### Excerpted passage:
_____
I'm responding to the SQL solution only. This gives all the paths 3 steps away though it may not be "efficient" for large datasets. The tables "KNOW", "KNOW_1", etc. are all identical and have two fields P1 and P2. It has an entry only if 1) P1 knows P2 or 2) P2 knows P1. The data in P1 and P2 can be arbitrary strings corresponding to each person.

This Acccess SQL query should yield all the paths where a knows b knows c knows d without cycles (e.g a knows b knows c knows a). You still need to eliminate duplicates (abcd = dcba), but should be able to do it easily in a second step. The cycles are eliminated by preventing repeats of previous people in the Where statements.
_____
### Directive 1:
Please write out the records from their beginning through the line containing "damaged front end [8, 72, 62, 146]", inclusive, leaving the pictures out.
The SQL passage above and the records come from different sources.
_____
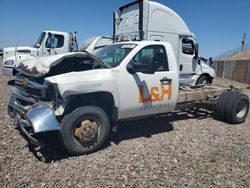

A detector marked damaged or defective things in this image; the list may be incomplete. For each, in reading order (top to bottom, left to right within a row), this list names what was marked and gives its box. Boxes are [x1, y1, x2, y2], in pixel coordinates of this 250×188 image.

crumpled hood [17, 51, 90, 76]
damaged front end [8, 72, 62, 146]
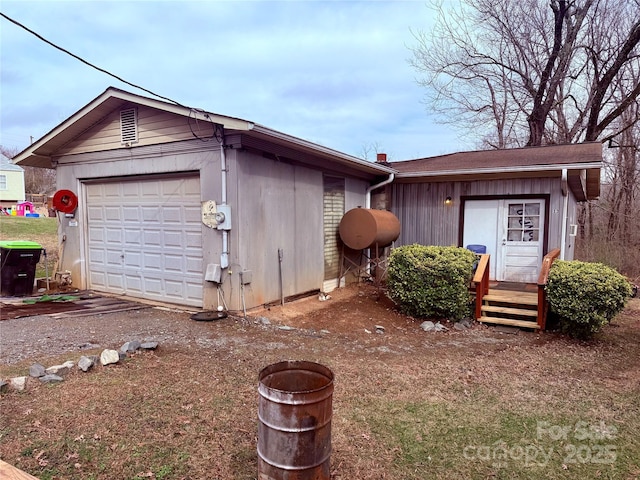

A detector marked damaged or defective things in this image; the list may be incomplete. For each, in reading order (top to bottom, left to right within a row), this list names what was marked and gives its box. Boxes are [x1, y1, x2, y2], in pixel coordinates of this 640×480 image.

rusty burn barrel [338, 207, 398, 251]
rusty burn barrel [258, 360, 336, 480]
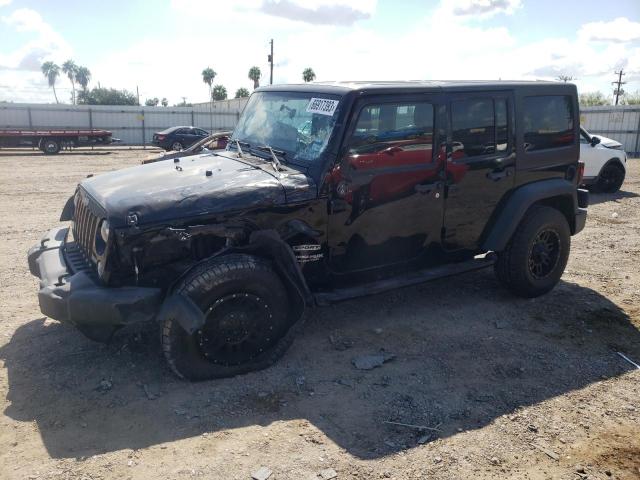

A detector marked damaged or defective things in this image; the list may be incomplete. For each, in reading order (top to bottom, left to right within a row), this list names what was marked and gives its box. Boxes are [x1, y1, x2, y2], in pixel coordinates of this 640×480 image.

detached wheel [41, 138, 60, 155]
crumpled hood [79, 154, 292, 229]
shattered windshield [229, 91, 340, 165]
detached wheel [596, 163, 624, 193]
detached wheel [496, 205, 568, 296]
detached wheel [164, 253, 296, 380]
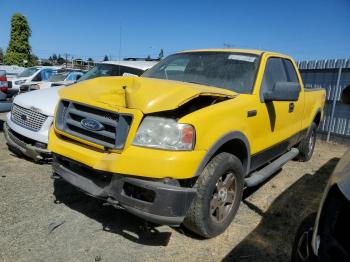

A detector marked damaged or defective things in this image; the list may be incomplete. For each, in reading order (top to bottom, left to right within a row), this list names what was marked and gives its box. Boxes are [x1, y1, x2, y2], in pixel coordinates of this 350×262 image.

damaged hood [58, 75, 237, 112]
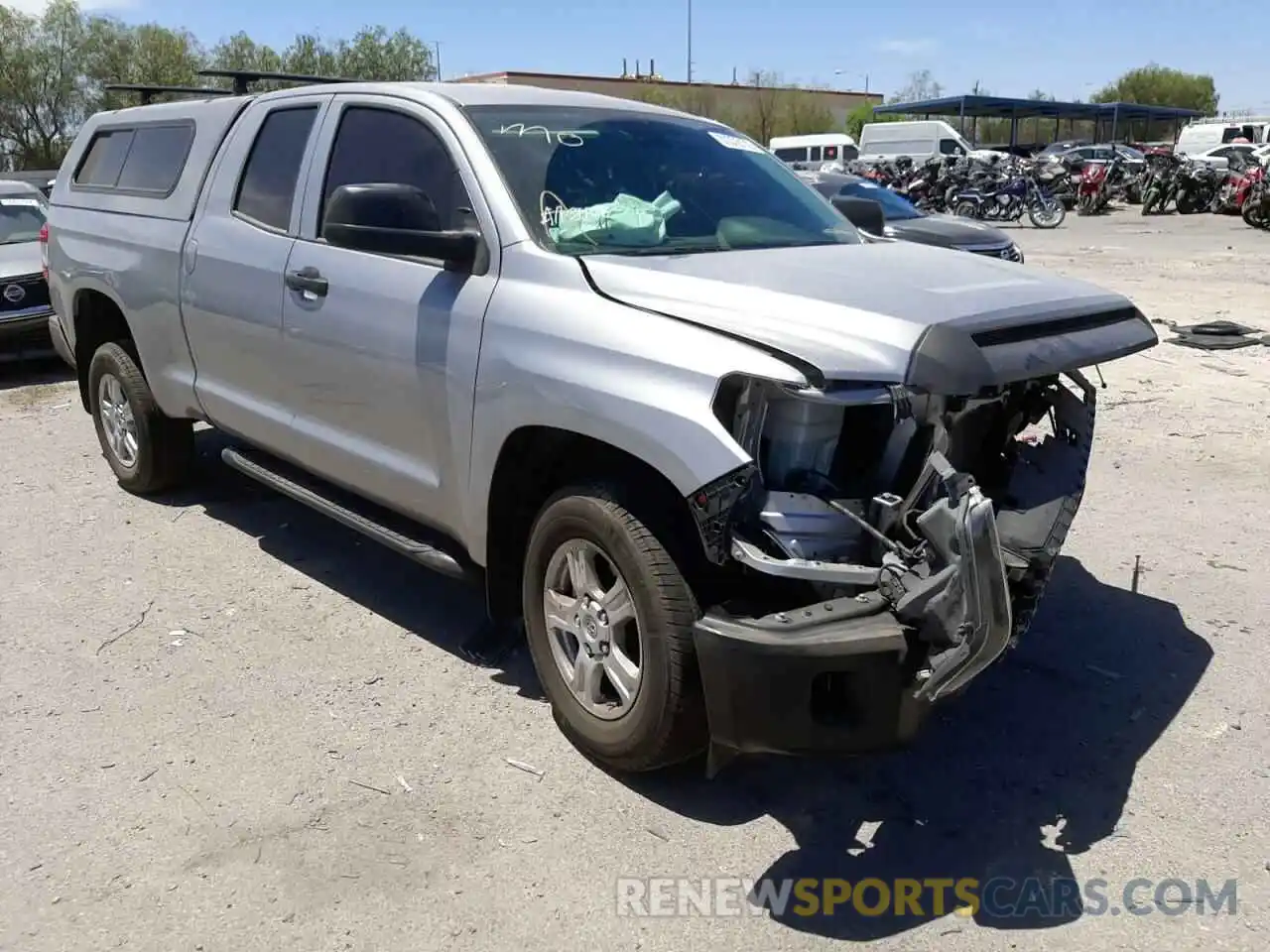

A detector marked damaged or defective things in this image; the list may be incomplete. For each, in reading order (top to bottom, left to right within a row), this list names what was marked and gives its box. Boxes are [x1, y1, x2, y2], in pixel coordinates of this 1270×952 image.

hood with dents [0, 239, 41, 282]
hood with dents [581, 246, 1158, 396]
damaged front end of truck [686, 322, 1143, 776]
_____
### Directive 2:
According to the SQL passage, how does the query eliminate cycles?

### Correct output 1:
A detector marked damaged or defective things in this image; the list may be incomplete. For each, in reading order (top to bottom, left to right within a row), this list names what was marked and gives its box. Boxes are [x1, y1, x2, y2], in pixel coordinates of this 250×188 image.

crumpled hood [17, 51, 90, 76]
damaged front end [8, 72, 62, 146]

### Correct output 2:
It prevents repeats of previous people in the Where statements.